27 avril 2025. Le marché des crédits carbone a altéré la vie des communautés indiennes du département de l’Amazonas, lesquelles font aujourd’hui face aux menaces d’organisations criminelles qui leur soustraient une partie de l’argent qu’elles reçoivent pour la protection des forêts.
L’Amazonas est un département marqué de blessures ouvertes, de violences à répétition, de cicatrices gravées dans les mémoires et dans les corps de sa population.
Celle qui vient presque toujours d’abord à l’esprit est le génocide du caoutchouc survenu des dernières décennies du XIXe siècle et des premières du XXe, lorsque le dénommé or blanc produit dans la jungle répondait à 90% de la demande mondiale. Mais il y a aussi la marque laissée par les « battues du tigre », ainsi qu’on a appelé les décennies 1950 et 1960 au cours desquelles les achats de peaux d’ocelot, de loutre, de tigre et de crocodile ont explosé en Europe et aux États-Unis. Puis sont arrivées les périodes glorieuses, celle du commerce du bois dans les années 1970 et celle de la coca, dont l’incidence a été nettement plus forte à Putumayo, Caquetá et Guaviare, mais qui a également touché des lieux comme Puerto Alegría tout au nord-ouest du département.
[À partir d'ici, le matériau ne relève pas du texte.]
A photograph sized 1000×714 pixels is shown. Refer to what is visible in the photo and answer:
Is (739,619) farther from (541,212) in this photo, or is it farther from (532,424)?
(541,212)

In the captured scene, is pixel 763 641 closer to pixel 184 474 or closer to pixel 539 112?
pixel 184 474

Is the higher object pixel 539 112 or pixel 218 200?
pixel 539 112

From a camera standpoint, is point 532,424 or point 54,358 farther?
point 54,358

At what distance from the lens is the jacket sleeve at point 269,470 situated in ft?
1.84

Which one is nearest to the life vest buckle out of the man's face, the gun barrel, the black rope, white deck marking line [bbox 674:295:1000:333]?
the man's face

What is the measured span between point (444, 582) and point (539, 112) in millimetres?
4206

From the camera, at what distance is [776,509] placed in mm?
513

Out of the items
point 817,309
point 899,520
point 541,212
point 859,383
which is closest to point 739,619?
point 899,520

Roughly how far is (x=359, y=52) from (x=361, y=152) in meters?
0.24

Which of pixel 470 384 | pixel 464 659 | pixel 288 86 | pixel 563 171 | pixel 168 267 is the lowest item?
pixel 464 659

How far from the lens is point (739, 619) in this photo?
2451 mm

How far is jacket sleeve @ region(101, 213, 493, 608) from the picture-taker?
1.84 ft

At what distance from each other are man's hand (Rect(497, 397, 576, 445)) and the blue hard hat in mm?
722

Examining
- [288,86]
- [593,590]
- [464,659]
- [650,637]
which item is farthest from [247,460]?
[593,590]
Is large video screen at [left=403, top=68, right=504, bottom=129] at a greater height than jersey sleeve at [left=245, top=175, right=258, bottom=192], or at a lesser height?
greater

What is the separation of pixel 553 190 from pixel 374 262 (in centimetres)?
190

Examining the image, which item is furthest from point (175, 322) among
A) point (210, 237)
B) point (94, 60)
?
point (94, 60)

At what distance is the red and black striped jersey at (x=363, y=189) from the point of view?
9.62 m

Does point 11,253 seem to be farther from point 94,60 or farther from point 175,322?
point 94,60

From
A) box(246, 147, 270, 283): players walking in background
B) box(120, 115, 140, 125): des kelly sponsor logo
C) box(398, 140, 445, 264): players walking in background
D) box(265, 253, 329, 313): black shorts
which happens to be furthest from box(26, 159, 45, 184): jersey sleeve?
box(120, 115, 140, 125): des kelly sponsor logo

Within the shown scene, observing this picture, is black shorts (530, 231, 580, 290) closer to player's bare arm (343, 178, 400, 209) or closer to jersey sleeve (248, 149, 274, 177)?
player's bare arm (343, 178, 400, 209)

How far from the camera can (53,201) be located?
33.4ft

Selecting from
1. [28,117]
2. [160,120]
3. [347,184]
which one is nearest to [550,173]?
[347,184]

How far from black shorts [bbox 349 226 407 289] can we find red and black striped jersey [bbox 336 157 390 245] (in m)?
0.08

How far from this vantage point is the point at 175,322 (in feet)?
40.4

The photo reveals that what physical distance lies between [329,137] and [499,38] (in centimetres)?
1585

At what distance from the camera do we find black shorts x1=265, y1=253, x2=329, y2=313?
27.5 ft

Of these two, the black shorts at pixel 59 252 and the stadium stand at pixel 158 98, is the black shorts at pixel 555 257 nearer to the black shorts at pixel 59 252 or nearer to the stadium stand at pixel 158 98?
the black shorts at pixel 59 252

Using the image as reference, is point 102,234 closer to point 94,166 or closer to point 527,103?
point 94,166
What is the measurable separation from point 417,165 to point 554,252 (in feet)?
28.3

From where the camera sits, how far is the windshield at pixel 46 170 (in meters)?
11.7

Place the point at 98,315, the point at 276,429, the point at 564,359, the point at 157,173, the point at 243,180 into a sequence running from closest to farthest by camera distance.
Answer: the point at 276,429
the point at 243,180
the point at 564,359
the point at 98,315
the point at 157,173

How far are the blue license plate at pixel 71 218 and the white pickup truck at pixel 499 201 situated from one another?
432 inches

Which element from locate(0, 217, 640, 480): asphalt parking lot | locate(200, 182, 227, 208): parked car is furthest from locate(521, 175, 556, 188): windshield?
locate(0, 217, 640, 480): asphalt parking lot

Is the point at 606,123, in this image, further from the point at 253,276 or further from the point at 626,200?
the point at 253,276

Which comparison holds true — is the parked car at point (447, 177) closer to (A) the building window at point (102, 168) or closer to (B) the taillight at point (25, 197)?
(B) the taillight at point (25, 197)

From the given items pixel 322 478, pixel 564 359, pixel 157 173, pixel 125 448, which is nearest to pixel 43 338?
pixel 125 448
En outre, dans les années 1990 et la première décennie du nouveau millénaire, la production de cocaïne dans la région s’est faite sur fond de violence du Front amazonien des anciennes FARC et de groupes paramilitaires.
Aujourd’hui, les populations indiennes sentent qu’une nouvelle blessure est en train de s’ouvrir et peu de gens semblent se soucier de la refermer quand il en est encore temps : lorsqu’il s’est agi de prendre soin de la nature, ils ont toujours répondu présents mais maintenant qu’ils sont engagés dans des projets de crédits carbone, ils se retrouvent victimes d’extorsion et de menaces de la part de différents groupes armés illégaux et d’organisations criminelles.
Le tigre et la panguana
La première fois qu’Elio de Jesús Buinaje Jiduyama a entendu parler des crédits carbone, c’était en 2015. Elio est un chef uitoto (murui-muina, dans sa langue) de La Chorrera, corregimiento [2] de l’Amazonas, qui conserve gravés dans sa mémoire les souvenirs de l’esclavage, des tortures et des assassinats engendrés il y a un siècle par la fièvre du caoutchouc. Pour expliquer ce que ces bons représentent pour lui, il évoque une légende très connue de son peuple :
« En 2015 est arrivée dans l’Amazonas une entreprise privée qui nous a dit que l’avenir c’était le commerce des crédits carbone, que cela nous rapporterait beaucoup d’argent et qu’on vivrait mieux. Mais quand on a vécu beaucoup d’illusions de ce genre, on se rappelle les histoires que nous ont transmises nos anciens, comme celle du tigre qui dit un jour à la panguana [oiseau d’Amazonie très proche de la perdrix] : « Amène-moi tes petits pour que je prenne soin d’eux. Regarde ma patte, c’est comme du velours. Ils y seront bien. » Ce à quoi la panguana a répondu : « Pas question, parce qu’au bout de la patte il y a les griffes. » Et la vérité, c’est que, oui, le tigre voulait s’occuper des petits, mais pour les manger. Chacun sait que derrière de telles promesses qui nous paraissent si alléchantes, il y a d’autres choses, des dangers ».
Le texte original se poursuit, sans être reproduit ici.